**PROBLEMA BREVE**
Ricopia dall'estratto sulla Bibbia e la Realtà il passo che va da "Esattamente la stessa" fino a "senso più puro." compreso.

**ESTRATTO DEL DOCUMENTO**
Il che va benissimo, sia chiaro; avere un punto di vista non solo è normalissimo ed inevitabile (dato che cresciamo, viviamo ed interagiamo con un ambiente "vivo") ma anche assolutamente legittimo, giusto ed essenziale. E' un bene che esistano tanti punti di vista tra i quali scegliere per formarsene uno proprio. L'unico particolare da tenere in mente è che la Realtà non ha punti di vista: è e basta.

Ok, ora entriamo nel succo vero e proprio del discorso, ovvero; non c'è la benchè minima possibilità che la Bibbia sia anche lontanamente la parola di Dio. Come abbiamo detto, la Realtà (l'essenza di Dio) non ha punti di vista, cioè non ha interpretazioni. E come potrebbe averne? Di fronte alla Verità assoluta, all'Essenza di tutto ciò che è, al nucleo assoluto, come si possono avere delle interpretazioni? E' e stop, non c'è altro. Facendo una semplificazione mostruosa (e neanche troppo corretta), giusto per farvi capire meglio dove sto andando a parare, lo sfondo sotto queste parole è bianco, giusto? E' la verità, è così, non si può dire "No, è grigio". O meglio, si può dire in quanto esseri dotati bocca, ma sarebbe un'interpretazione della realtà completamente sbagliata. Non è più la realtà; è un'illusione. Come fai a dire che è grigio?! E' bianco. Punto. Non puoi interpretare; è così, è la verità.
Esattamente la stessa cosa vale con Dio; non ha interpretazioni. La Verità (con la V maiuscola) non può essere interpretata; è. La morale religiosa, il giusto e sbagliato, il santo e il peccatore eccetera sono giudizi astratti e soggettivi; sono interpretazioni, appunto. Non sono La Realtà, non sono Dio nel senso più puro.
Ed ecco che tutto l'apparato biblico crolla come un edificio costruito dalla Impregilo. E il motivo è semplice: le parole.

Record:

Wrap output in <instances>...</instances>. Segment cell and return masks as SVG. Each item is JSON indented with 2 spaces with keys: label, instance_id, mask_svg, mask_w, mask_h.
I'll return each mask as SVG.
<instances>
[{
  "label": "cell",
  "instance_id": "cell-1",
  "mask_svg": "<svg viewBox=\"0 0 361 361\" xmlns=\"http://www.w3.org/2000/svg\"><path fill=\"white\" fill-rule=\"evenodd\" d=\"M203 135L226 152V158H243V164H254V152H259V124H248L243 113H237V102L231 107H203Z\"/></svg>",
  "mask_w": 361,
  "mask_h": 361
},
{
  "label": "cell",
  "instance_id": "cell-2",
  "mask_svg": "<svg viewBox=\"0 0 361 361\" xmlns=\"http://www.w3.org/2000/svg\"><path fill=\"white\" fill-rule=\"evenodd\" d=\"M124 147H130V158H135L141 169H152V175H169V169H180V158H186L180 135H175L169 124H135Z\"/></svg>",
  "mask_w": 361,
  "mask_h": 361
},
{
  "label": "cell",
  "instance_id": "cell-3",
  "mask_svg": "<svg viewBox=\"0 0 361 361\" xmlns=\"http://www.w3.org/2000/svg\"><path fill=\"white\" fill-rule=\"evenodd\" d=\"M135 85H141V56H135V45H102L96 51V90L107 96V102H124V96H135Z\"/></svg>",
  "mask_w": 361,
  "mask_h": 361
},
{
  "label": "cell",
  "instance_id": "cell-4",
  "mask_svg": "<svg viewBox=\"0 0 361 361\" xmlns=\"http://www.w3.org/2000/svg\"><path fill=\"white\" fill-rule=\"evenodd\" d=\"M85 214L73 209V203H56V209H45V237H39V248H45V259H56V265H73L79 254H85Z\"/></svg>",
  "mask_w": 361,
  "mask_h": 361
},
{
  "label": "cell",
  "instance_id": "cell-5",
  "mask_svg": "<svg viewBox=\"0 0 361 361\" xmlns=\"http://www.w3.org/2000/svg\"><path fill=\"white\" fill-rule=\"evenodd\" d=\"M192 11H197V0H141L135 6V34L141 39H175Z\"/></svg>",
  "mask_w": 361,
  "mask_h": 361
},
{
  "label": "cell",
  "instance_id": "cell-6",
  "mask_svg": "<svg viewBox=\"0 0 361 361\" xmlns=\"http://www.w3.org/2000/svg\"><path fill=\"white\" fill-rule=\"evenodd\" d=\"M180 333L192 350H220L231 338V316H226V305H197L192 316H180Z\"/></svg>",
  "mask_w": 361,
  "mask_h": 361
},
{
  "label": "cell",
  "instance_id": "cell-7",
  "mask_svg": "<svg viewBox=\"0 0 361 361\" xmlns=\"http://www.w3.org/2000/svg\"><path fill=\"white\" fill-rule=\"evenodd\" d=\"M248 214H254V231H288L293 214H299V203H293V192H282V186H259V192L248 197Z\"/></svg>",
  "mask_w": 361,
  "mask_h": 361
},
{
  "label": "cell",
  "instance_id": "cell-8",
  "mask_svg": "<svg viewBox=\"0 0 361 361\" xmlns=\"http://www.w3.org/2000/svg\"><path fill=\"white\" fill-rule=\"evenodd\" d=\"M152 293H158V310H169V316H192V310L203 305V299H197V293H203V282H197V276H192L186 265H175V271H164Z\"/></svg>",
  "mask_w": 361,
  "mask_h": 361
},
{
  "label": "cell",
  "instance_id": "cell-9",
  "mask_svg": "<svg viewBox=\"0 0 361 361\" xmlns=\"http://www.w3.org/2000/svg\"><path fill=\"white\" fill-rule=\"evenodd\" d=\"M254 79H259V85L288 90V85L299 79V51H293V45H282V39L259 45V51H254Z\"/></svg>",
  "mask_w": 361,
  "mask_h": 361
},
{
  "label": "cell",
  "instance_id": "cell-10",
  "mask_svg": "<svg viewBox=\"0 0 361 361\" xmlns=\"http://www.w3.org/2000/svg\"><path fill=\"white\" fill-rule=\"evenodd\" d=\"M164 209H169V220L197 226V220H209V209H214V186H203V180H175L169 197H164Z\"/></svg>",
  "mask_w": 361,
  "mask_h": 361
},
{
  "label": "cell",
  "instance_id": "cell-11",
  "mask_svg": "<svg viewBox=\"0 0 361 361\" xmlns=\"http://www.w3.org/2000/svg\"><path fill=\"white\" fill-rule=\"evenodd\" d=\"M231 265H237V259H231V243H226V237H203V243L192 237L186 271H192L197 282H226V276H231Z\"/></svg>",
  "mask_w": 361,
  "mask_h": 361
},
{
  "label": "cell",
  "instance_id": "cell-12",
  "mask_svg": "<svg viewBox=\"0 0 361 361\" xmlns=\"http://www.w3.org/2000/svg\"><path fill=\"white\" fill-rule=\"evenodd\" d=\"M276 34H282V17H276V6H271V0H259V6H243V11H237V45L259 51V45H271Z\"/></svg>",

**RISPOSTA AL COMPITO**
Esattamente la stessa cosa vale con Dio; non ha interpretazioni. La Verità (con la V maiuscola) non può essere interpretata; è. La morale religiosa, il giusto e sbagliato, il santo e il peccatore eccetera sono giudizi astratti e soggettivi; sono interpretazioni, appunto. Non sono La Realtà, non sono Dio nel senso più puro.